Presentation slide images
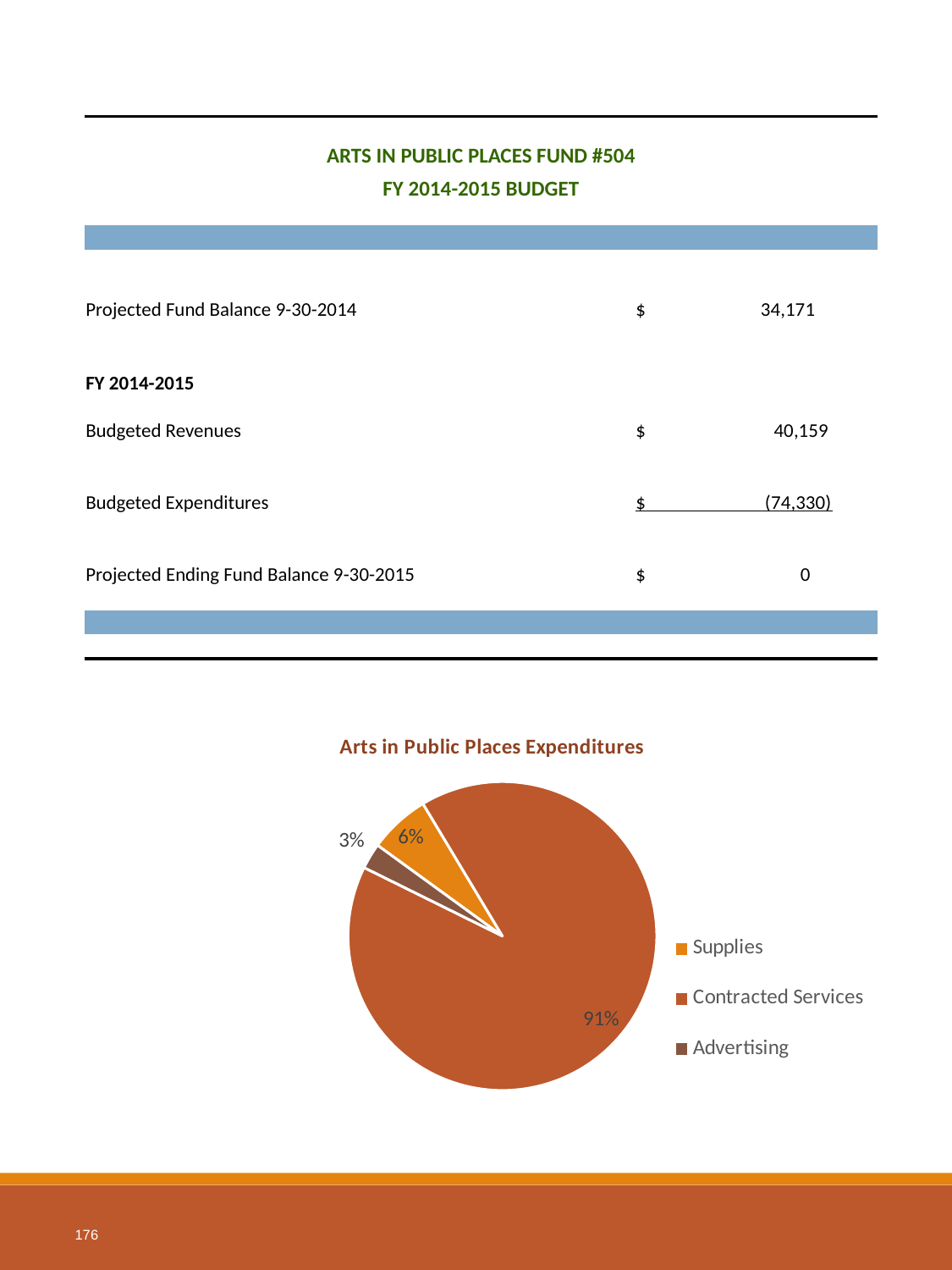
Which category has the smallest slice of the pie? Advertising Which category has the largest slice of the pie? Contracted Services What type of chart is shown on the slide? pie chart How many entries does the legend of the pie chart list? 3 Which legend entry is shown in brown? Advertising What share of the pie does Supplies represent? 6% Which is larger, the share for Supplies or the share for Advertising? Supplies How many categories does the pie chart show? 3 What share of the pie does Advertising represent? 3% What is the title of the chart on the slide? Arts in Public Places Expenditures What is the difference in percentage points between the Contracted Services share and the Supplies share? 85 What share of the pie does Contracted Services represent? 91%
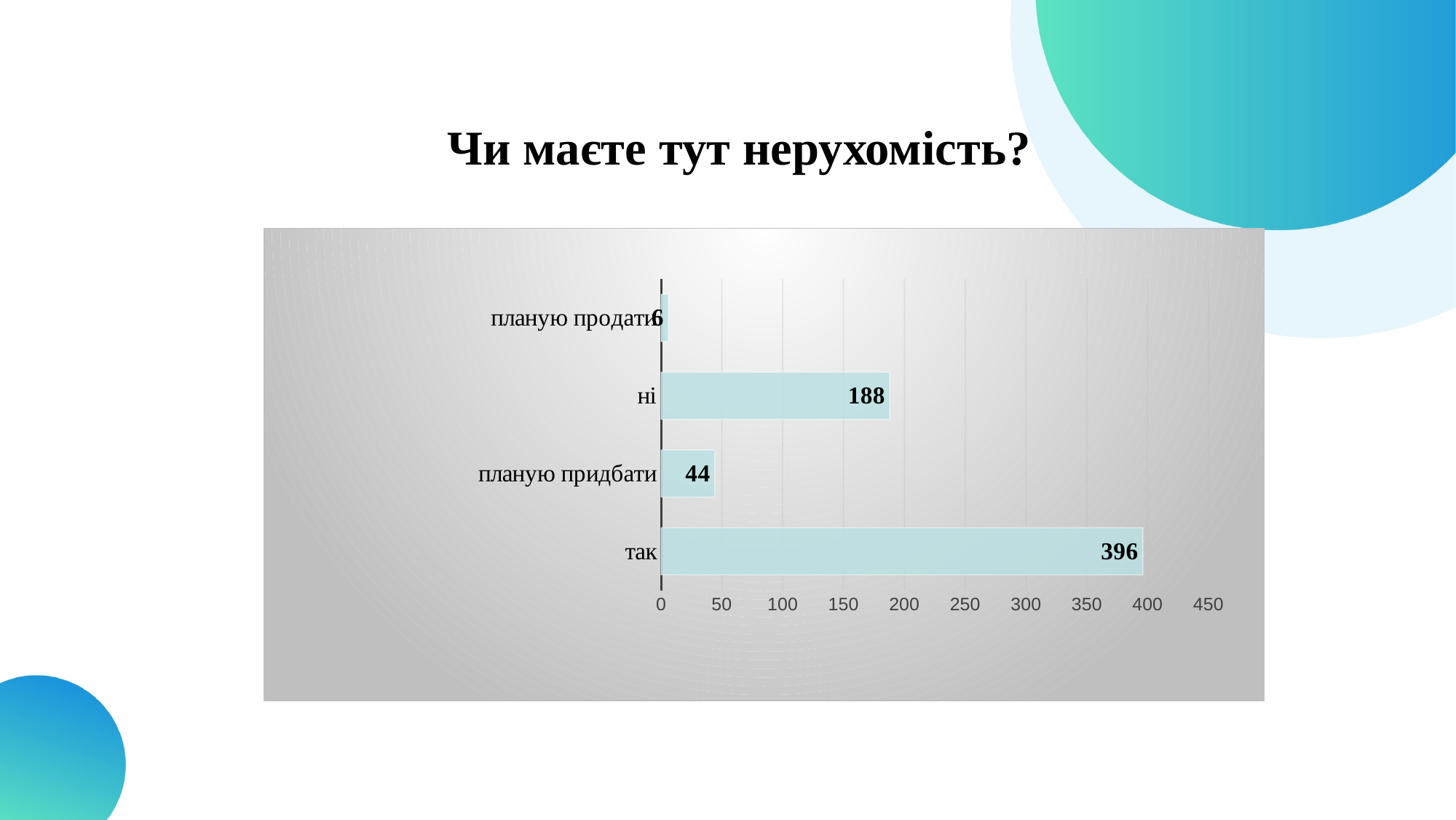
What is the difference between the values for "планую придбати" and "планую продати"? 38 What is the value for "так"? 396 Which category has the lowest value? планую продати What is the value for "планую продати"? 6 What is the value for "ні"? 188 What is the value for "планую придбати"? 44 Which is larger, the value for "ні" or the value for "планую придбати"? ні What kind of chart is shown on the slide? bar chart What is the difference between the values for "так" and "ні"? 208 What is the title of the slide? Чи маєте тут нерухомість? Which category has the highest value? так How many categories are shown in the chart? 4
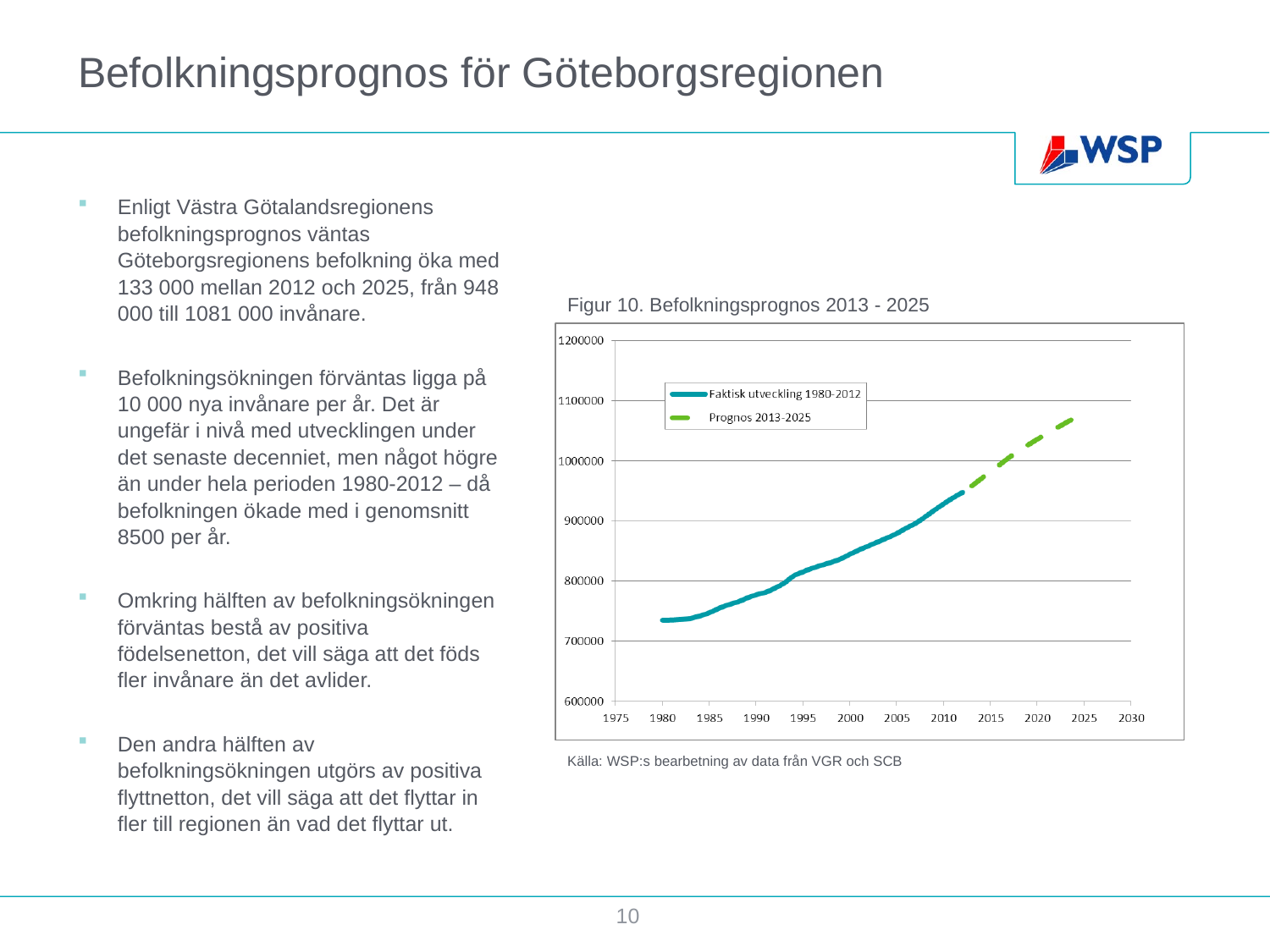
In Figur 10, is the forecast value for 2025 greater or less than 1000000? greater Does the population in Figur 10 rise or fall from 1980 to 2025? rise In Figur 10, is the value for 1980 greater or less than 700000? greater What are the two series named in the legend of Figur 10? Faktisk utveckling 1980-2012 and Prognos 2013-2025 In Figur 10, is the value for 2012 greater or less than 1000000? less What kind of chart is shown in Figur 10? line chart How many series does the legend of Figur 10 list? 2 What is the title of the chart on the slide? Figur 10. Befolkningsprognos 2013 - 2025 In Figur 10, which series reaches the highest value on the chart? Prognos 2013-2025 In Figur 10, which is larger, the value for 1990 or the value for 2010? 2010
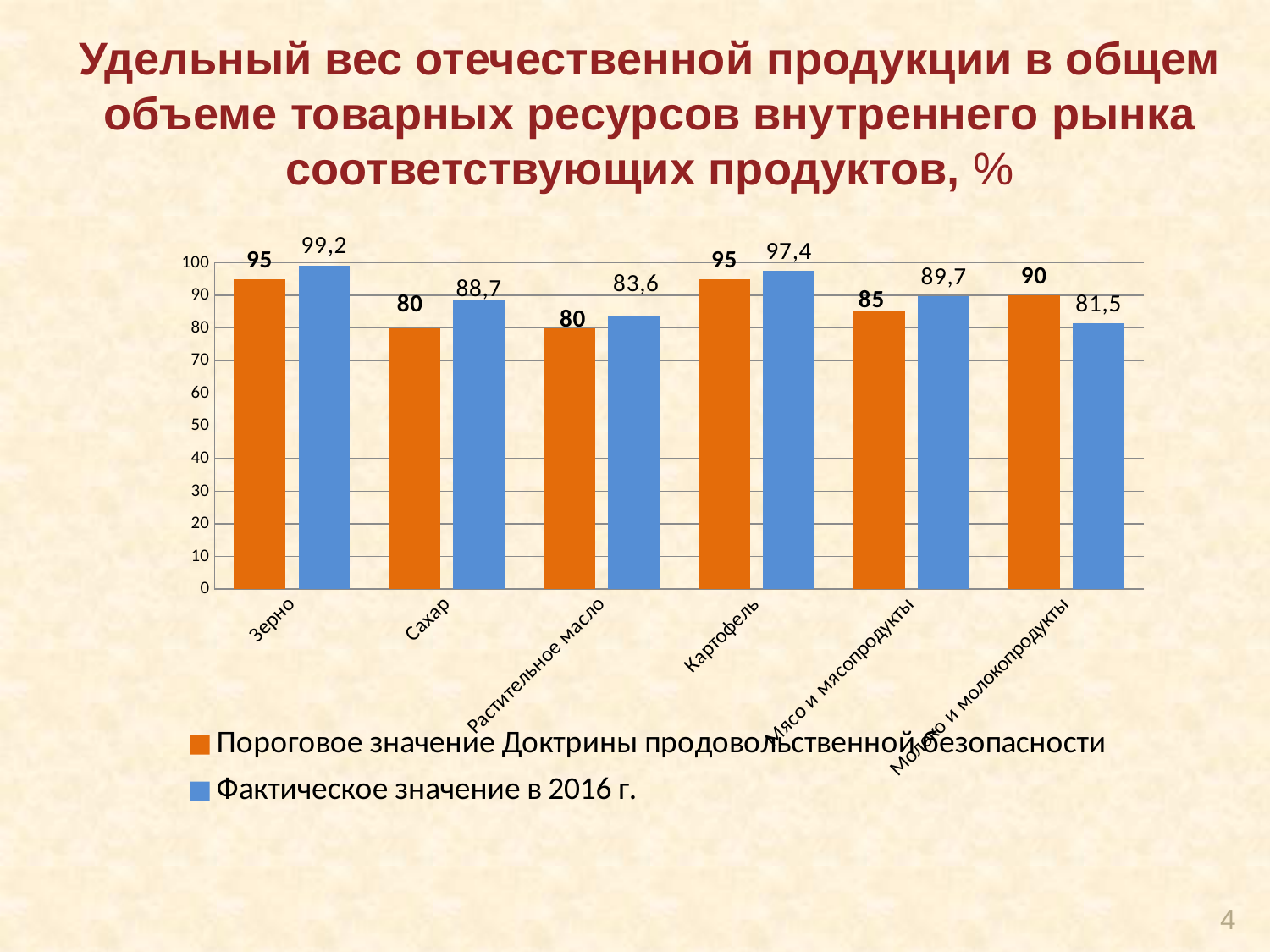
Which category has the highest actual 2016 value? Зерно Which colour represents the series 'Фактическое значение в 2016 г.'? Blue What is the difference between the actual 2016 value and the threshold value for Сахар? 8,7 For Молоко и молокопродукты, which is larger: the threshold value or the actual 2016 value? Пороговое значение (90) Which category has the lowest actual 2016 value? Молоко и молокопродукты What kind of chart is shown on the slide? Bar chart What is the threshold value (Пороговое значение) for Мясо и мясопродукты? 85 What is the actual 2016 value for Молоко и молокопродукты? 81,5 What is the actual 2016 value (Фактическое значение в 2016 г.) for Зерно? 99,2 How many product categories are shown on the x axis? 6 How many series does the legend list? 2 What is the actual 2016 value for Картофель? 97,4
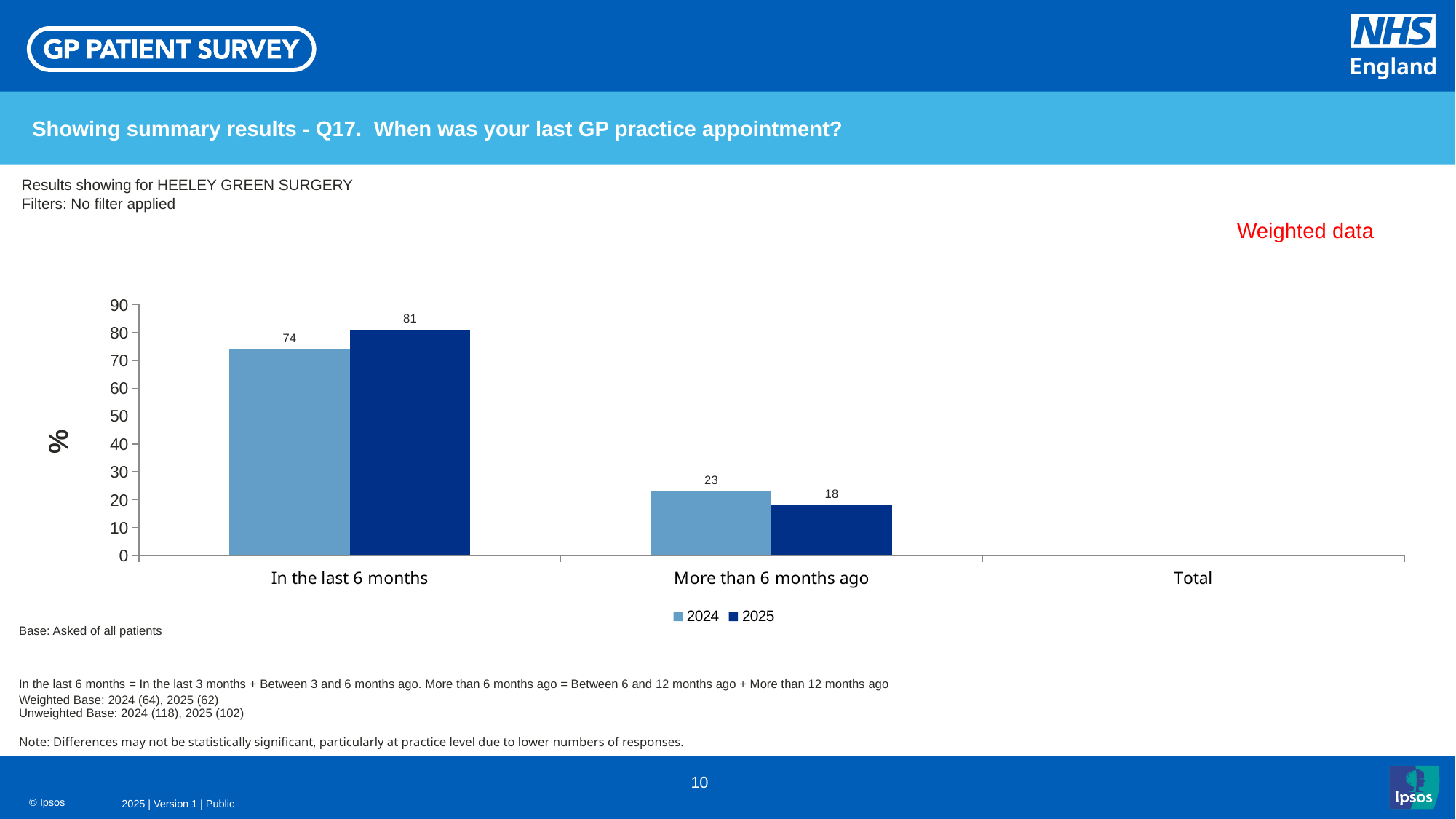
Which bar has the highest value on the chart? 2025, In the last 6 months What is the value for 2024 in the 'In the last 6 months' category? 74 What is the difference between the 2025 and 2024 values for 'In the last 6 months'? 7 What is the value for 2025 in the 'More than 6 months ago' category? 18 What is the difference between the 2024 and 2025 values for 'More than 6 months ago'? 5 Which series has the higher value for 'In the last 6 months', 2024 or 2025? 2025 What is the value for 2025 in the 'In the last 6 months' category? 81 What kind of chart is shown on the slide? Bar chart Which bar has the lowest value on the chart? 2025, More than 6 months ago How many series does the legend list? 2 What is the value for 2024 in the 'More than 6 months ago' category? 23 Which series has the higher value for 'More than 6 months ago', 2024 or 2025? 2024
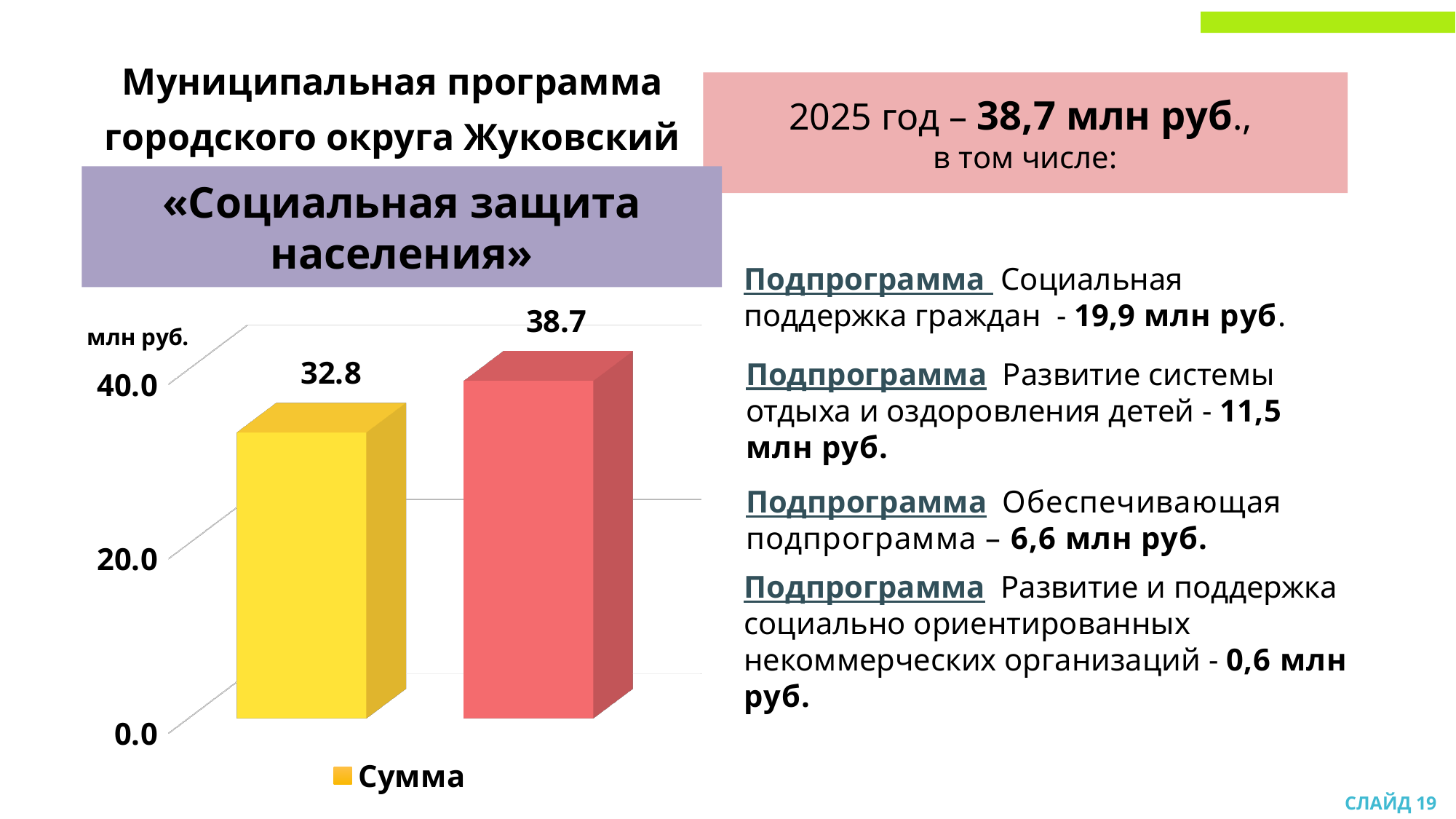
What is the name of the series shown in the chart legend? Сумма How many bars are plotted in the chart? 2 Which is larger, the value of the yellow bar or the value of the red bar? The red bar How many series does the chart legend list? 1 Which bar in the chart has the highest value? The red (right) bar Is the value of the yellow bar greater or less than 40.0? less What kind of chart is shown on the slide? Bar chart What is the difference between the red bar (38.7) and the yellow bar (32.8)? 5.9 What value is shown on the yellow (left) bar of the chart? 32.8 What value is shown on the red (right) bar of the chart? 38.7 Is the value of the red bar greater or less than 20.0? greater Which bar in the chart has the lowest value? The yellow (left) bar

• _WHAT YOU SHOULD DO_: Quote everything from the start of the items down through the line containing "the chart? 4", both ends included, and leave out the pictures.

• _TASK ANSWER_:
Which category has the smallest slice of the pie? Advertising Which category has the largest slice of the pie? Contracted Services What type of chart is shown on the slide? pie chart How many entries does the legend of the pie chart list? 3 Which legend entry is shown in brown? Advertising What share of the pie does Supplies represent? 6% Which is larger, the share for Supplies or the share for Advertising? Supplies How many categories does the pie chart show? 3 What share of the pie does Advertising represent? 3% What is the title of the chart on the slide? Arts in Public Places Expenditures What is the difference in percentage points between the Contracted Services share and the Supplies share? 85 What share of the pie does Contracted Services represent? 91%
What is the difference between the values for "планую придбати" and "планую продати"? 38 What is the value for "так"? 396 Which category has the lowest value? планую продати What is the value for "планую продати"? 6 What is the value for "ні"? 188 What is the value for "планую придбати"? 44 Which is larger, the value for "ні" or the value for "планую придбати"? ні What kind of chart is shown on the slide? bar chart What is the difference between the values for "так" and "ні"? 208 What is the title of the slide? Чи маєте тут нерухомість? Which category has the highest value? так How many categories are shown in the chart? 4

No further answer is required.